■ **Task to carry out**
Every line from the one holding "Настенный светильник ImperiumLoft" through the one holding "1 Arnica Crescent, Bald Hills QLD 4036" in the data below must be returned exactly, both ends included, with pictures left out and nothing else added.

====== Input for this task ======

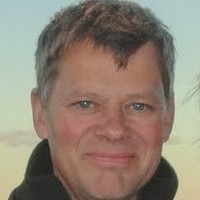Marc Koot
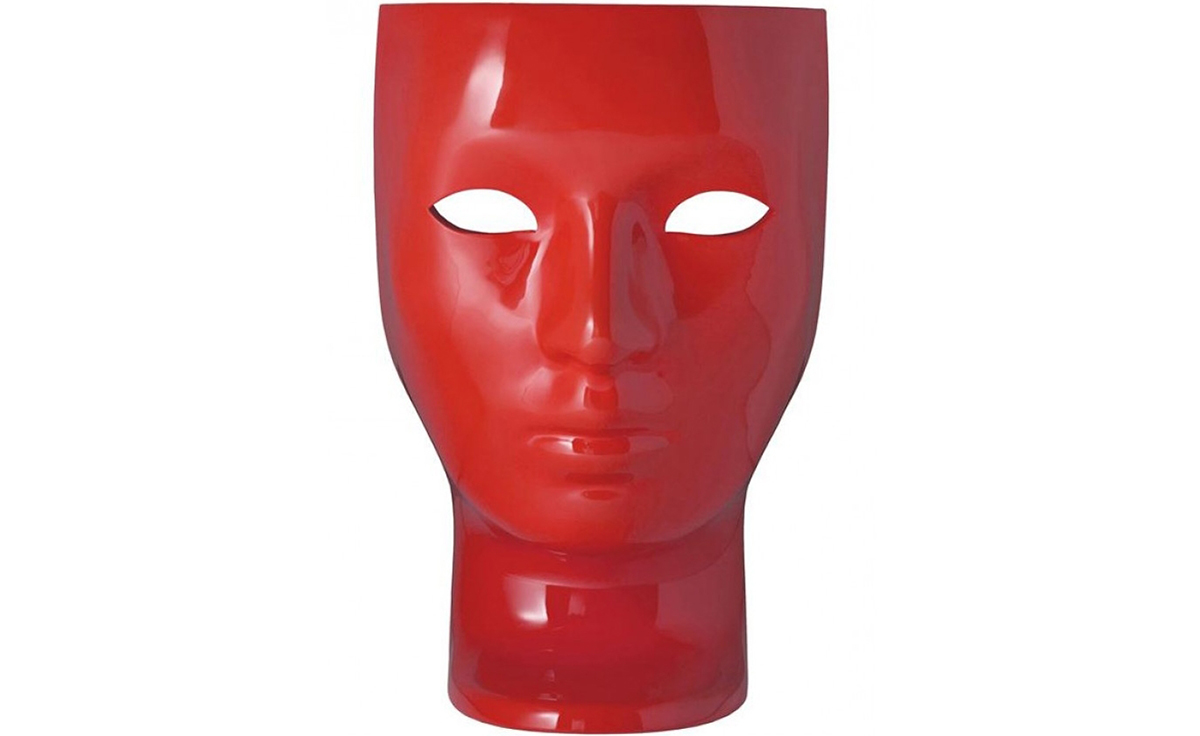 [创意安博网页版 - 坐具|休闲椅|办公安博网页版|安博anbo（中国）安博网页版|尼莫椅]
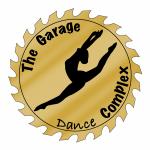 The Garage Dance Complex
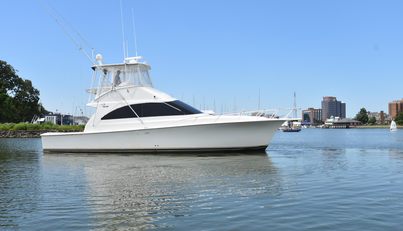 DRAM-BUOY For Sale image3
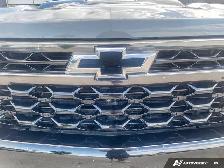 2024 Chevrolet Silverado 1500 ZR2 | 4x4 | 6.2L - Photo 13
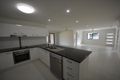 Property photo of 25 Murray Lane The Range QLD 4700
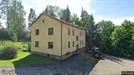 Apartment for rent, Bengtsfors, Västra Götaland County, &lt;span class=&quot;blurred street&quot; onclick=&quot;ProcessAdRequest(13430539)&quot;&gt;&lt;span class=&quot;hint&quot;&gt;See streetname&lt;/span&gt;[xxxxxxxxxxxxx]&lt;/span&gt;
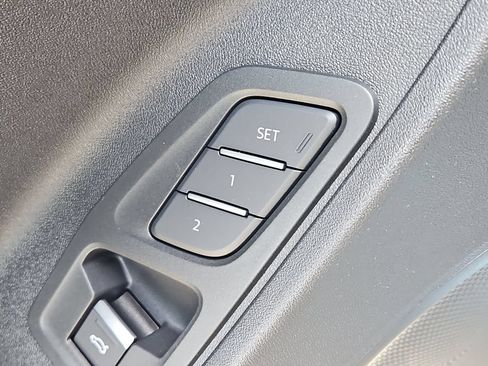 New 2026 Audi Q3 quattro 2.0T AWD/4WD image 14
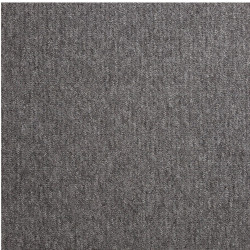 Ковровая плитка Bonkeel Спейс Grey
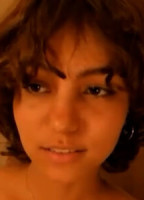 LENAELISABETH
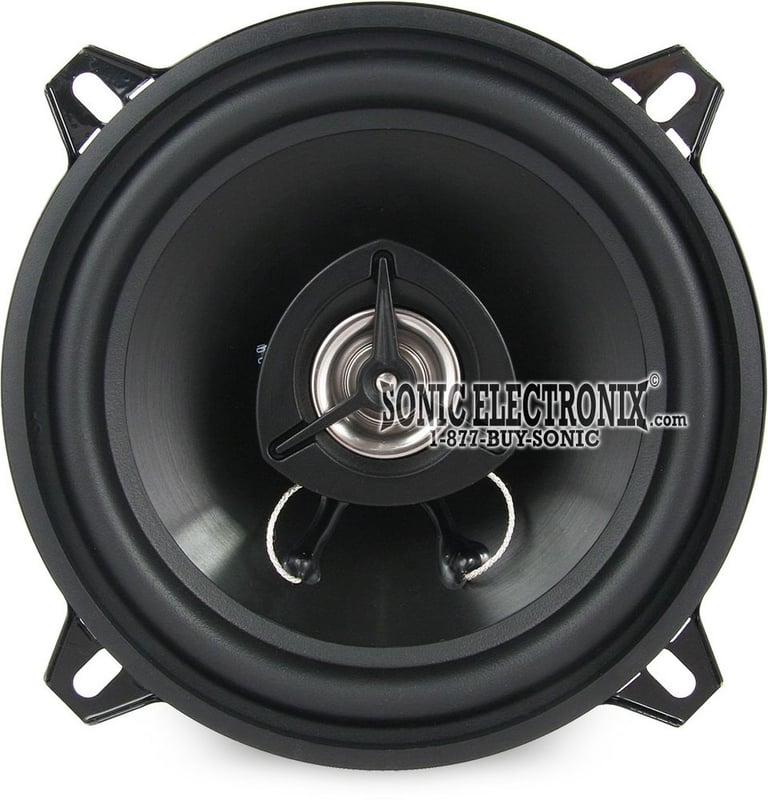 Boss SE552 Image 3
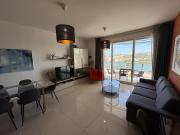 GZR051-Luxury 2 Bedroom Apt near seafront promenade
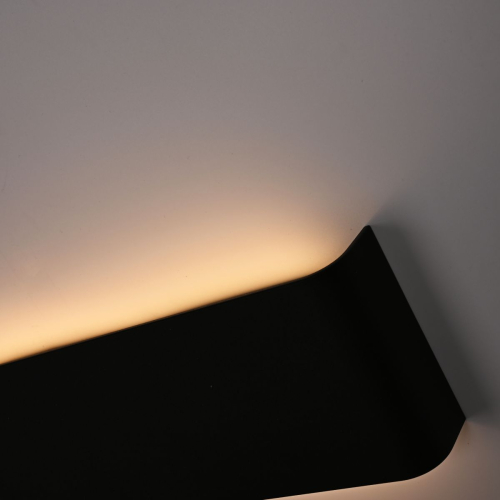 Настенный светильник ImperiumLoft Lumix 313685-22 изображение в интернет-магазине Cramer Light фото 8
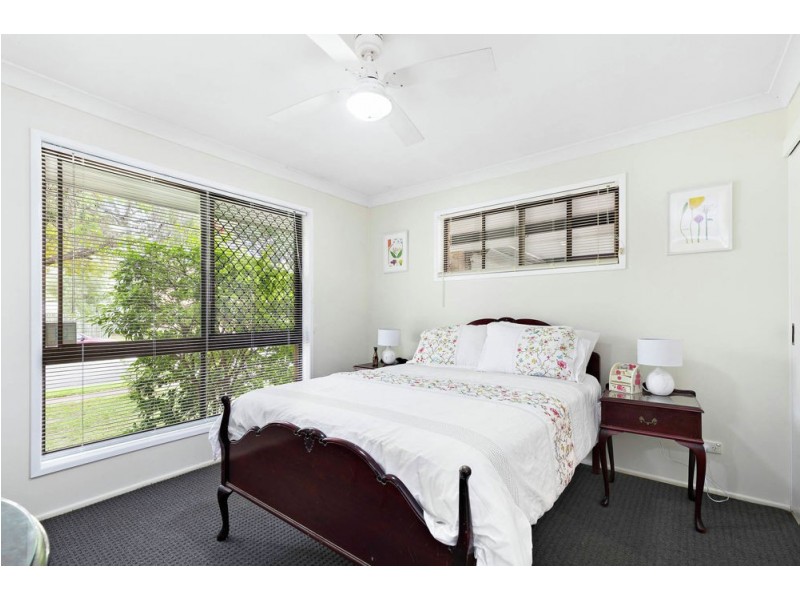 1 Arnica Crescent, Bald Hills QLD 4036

======
====== Input for this task ======

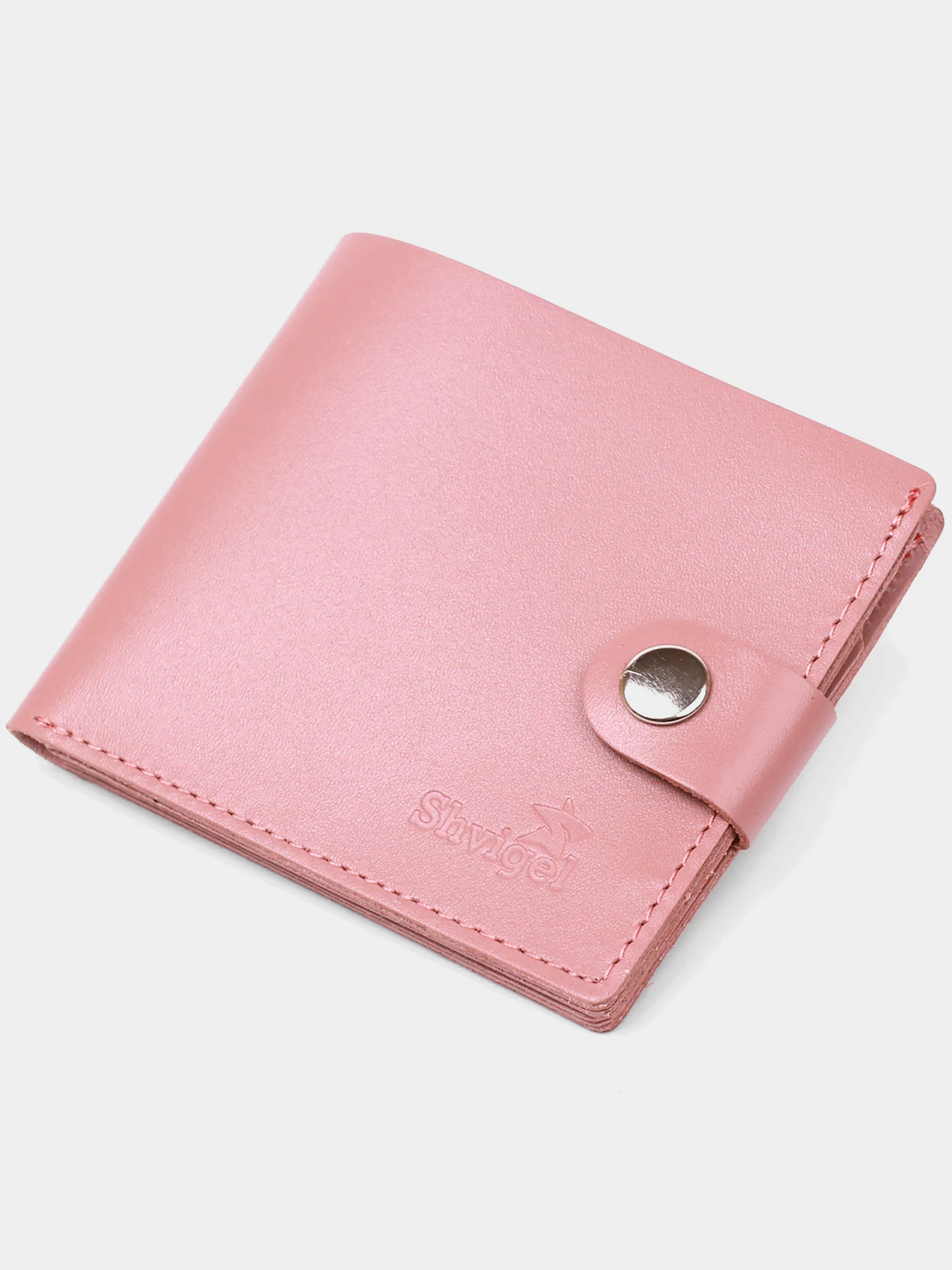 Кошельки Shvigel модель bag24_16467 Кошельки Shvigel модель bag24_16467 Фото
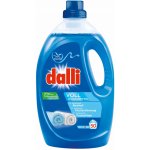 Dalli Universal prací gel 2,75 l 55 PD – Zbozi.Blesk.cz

======

■ **Solution**
 Настенный светильник ImperiumLoft Lumix 313685-22 изображение в интернет-магазине Cramer Light фото 8
 1 Arnica Crescent, Bald Hills QLD 4036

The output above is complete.